TEXT UNDER STUDY Block Start
Dusten Brown is an honorable man and a good father. Cherokee Nation 
will continue to support Dusten, Veronica and the entire Brown family in their 
attempt to keep their family whole.”
Dusten Brown, who is currently in training with the National Guard, also issued 
the following statement:
“Our family is shocked and deeply saddened that the South Carolina 
Supreme Court has refused to allow Veronica's best interest to be 
considered. Even worse, that Court issued an order they acknowledge will cause 
my daughter to suffer harm. The Court gave its blessing to the 
transition plan offered by the Capobiancos that says upon transfer to 
them, Veronica will be 'fearful, scared, anxious, confused,'” said 
Brown.
“They say she will likely become quiet and withdrawn and may cry 
herself to sleep. That the transfer will cause 'grief' and 'loss' and 
she will feel 'rejected' by me and her family. They say it will leave 
her with many 'unanswered questions.' I will not voluntarily let my 
child go through that, no parent would. I am her father and it is my job to 
protect her. My family and I continue to pray that the justice 
system bring justice to Veronica.”
TEXT UNDER STUDY Block End
QUESTIONS =
- A) Summarize the Dusten Brown statements in two sentences.
- B) Write the next part of the Dusten Brown statements, picking up after their final sentence.
The listing after this is separate material, apart from the Dusten Brown statements.
GIVEN INFORMATION Block Start
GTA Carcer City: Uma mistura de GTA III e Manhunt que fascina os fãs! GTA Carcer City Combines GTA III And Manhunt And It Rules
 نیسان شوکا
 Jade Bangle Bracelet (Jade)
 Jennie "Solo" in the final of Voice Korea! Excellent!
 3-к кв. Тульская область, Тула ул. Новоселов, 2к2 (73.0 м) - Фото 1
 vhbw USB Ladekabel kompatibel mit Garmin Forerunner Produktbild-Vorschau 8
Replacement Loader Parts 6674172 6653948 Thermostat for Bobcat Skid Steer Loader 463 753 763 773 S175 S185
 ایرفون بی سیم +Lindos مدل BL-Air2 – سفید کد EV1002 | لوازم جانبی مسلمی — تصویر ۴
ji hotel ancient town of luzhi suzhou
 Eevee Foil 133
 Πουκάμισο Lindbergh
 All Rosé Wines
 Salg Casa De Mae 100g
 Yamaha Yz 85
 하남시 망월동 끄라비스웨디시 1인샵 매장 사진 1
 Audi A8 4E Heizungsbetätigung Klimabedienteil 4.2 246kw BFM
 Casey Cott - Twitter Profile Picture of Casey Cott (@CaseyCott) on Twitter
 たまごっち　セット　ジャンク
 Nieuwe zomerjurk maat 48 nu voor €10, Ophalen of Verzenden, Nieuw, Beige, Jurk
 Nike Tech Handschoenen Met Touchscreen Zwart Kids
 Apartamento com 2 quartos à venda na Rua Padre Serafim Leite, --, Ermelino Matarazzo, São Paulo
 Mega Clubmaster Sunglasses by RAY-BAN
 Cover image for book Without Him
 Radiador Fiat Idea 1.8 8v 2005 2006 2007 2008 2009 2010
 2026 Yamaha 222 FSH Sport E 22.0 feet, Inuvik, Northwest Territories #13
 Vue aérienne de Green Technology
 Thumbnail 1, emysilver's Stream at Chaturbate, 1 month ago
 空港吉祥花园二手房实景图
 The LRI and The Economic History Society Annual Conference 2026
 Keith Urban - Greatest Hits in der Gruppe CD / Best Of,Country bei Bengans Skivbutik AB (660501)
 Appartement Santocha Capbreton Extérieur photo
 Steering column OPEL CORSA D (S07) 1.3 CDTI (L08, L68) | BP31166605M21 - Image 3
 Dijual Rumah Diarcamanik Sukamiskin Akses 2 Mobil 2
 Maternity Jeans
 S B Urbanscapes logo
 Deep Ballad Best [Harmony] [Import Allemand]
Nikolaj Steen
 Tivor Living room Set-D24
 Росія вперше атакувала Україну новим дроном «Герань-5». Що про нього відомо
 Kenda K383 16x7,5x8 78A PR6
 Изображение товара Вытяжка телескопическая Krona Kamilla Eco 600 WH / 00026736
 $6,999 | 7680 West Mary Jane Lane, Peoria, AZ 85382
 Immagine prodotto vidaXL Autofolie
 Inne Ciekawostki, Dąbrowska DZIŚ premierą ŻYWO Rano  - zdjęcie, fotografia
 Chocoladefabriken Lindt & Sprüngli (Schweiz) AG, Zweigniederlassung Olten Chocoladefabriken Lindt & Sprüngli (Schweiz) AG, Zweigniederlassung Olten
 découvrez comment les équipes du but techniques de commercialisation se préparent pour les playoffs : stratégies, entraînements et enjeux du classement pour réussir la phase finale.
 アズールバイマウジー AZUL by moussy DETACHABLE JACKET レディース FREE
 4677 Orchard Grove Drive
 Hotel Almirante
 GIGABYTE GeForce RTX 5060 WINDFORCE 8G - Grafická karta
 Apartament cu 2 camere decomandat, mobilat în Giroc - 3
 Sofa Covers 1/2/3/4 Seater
GIVEN INFORMATION Block End
RESULTS IN ORDER =
- A) Cherokee Nation calls Dusten Brown an honorable man and a good father and pledges to keep supporting him, Veronica, and the Brown family in their attempt to keep their family whole. Brown, who is in National Guard training, says his family is shocked and saddened that the South Carolina Supreme Court refused to consider Veronica's best interest and approved the Capobiancos' transition plan, which describes the harm the transfer will cause her, and he states he will not voluntarily let his daughter go through that.

- B)
RELATED: Inseparable Sisters: Adoption Order Exacts Toll on Baby Veronica's 
Family
But legal experts acknowledged that the fight over custody of 
Veronica is not only not over, but has now moved into a whole new level 
of litigation. In spite of South Carolina's ruling yesterday, 
enforcement in Oklahoma courts will now be the focus of the case.
“Everything will now move to Washington County, Oklahoma, where 
Veronica now resides,” said a legal scholar who asked for anonymity 
because of the ongoing litigation. “But it will require a bit of time 
for any order to be domesticated in that state. You may have an order 
from South Carolina, but guess what? Veronica's not in South Carolina.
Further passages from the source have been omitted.